Véritable phénomène de société, le BYOD est en forte croissance dans le monde des affaires, notamment sur des marchés tels que le Brésil, la Russie et le Moyen-Orient. Dans les pays de l’OCDE, on considère qu’environ 50 % des employés utilisent déjà leurs propres terminaux au travail, et participent donc au mouvement du « Bring Your Own Device (BYOD) ».

L’origine du BYOD

Le terme BYOD est employé depuis 2009, lorsque l’entreprise Intel a indiqué qu’une part croissante de ses employés utilisaient leurs propres appareils, c’est-à-dire les smartphones, les tablettes et les ordinateurs portables, pour se connecter au réseau de l’entreprise. Rapidement, le phénomène a été confirmé par d’autres grands acteurs Hi-tech comme le fournisseur de services informatiques Unisys et le fournisseur de logiciels Citrix Systems.

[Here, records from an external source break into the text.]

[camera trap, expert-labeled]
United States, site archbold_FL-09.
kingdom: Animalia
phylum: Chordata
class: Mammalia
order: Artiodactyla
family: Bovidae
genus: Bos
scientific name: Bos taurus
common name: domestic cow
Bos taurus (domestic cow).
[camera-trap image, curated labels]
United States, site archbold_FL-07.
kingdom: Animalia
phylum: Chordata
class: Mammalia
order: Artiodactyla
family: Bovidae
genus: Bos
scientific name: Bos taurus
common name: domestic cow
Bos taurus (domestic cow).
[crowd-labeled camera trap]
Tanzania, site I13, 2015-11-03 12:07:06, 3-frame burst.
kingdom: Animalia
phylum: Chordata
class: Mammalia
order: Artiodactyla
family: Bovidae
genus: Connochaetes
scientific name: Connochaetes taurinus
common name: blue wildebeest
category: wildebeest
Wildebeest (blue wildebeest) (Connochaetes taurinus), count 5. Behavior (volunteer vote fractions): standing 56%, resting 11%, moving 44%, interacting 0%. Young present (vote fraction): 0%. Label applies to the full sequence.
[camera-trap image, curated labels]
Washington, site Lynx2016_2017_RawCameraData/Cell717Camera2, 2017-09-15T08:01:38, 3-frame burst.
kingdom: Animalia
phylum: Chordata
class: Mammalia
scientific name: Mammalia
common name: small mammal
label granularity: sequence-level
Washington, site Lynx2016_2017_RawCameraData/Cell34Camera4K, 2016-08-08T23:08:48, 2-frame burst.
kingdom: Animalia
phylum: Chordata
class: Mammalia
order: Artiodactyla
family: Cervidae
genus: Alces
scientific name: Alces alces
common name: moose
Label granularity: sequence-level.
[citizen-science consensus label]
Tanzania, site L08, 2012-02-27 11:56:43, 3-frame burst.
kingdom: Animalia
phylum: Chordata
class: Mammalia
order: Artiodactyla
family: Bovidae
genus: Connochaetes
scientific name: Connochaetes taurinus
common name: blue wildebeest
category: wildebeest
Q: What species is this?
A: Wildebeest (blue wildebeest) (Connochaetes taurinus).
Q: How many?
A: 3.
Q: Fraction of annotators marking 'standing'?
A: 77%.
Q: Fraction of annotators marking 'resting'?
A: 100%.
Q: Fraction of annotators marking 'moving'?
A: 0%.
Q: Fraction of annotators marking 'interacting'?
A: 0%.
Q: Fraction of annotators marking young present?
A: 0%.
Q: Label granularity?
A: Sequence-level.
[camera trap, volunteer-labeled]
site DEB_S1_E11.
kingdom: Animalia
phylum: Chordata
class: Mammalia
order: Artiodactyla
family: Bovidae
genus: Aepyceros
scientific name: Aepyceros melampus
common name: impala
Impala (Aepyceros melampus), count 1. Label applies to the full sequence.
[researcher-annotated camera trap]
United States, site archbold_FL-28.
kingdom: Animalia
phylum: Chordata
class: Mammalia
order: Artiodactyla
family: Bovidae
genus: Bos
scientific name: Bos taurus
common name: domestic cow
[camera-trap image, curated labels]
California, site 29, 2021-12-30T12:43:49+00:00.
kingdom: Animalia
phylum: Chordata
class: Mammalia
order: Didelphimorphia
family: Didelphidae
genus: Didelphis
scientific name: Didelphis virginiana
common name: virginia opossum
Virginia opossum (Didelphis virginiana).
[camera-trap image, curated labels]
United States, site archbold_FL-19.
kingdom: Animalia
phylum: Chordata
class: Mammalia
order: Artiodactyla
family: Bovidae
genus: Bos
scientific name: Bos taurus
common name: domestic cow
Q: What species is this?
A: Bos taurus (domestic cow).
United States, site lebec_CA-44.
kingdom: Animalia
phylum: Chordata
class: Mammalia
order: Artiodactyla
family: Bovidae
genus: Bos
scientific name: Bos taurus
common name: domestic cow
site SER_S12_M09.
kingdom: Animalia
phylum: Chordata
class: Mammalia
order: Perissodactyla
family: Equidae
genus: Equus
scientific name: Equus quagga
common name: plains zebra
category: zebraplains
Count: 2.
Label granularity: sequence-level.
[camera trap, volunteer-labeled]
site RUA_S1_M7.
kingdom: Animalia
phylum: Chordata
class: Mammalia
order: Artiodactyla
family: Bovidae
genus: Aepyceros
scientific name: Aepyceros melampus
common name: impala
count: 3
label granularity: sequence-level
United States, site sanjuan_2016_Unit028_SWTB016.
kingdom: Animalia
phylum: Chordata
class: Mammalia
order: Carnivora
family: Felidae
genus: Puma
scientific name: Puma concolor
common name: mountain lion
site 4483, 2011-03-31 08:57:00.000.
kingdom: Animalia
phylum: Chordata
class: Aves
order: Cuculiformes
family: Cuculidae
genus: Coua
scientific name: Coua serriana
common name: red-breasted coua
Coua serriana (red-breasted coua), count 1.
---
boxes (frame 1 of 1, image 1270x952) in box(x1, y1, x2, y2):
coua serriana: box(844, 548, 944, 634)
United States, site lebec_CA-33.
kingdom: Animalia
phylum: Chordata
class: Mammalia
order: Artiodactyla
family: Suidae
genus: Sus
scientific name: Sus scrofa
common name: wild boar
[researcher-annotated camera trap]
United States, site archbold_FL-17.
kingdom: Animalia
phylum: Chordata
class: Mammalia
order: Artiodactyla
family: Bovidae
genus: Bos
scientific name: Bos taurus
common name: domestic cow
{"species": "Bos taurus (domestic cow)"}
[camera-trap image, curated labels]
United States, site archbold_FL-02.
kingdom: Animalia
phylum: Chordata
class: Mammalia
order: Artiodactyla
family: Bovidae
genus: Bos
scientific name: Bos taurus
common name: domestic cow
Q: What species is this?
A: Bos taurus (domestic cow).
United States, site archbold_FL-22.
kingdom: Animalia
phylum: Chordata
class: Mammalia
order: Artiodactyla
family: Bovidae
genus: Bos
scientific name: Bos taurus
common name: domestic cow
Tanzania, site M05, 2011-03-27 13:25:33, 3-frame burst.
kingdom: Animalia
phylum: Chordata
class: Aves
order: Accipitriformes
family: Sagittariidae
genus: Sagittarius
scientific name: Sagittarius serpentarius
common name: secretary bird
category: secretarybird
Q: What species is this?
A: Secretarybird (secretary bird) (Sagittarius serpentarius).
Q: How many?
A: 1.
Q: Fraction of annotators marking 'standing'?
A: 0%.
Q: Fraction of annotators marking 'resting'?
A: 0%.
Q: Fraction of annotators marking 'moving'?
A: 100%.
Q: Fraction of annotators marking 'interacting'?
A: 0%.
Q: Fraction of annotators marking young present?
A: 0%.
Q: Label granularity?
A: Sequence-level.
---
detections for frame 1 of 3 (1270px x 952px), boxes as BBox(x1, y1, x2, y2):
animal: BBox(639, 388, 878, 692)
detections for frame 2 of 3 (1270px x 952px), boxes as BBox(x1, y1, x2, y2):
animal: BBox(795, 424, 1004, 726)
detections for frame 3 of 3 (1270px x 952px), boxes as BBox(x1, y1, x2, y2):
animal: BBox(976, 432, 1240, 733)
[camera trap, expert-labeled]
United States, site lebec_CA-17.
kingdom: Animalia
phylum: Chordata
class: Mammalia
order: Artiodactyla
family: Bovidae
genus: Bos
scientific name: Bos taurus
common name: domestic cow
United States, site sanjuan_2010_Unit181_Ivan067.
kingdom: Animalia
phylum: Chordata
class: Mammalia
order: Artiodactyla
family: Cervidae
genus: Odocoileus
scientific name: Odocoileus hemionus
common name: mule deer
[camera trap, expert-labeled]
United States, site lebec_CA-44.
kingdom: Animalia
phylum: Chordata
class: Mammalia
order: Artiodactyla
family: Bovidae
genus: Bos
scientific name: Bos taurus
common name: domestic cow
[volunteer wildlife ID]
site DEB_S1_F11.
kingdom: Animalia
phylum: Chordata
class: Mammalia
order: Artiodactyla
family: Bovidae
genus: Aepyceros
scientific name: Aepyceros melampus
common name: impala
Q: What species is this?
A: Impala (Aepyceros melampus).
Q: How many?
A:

Il s’agit d’une tendance originale dans le sens où ce sont les employés et non les entreprises qui ont donné naissance à cette nouvelle pratique.

Les difficultés d’intégration du BYOD en entreprise

En 2012, la Commission de l’égalité des chances pour l’emploi des États-Unis a adopté une politique BYOD, mais de nombreux employés ont préféré continuer à utiliser les dispositifs BlackBerry fournis par le gouvernement, en raison de préoccupations concernant les coûts des communications, ou tout simplement du fait qu’ils ne possédaient pas eux-même les équipements adéquats.

Le BYOD pose toutefois des risques importants de confidentialité et de sécurité informatique. Pour s’assurer que les informations ne se retrouvent pas entre de mauvaises mains, par exemple à la suite d’une vente de l’appareil, de sa perte ou du départ de l’employé de l’entreprise, il est impératif pour les entreprises de mettre en place des mesures de sécurité appropriées.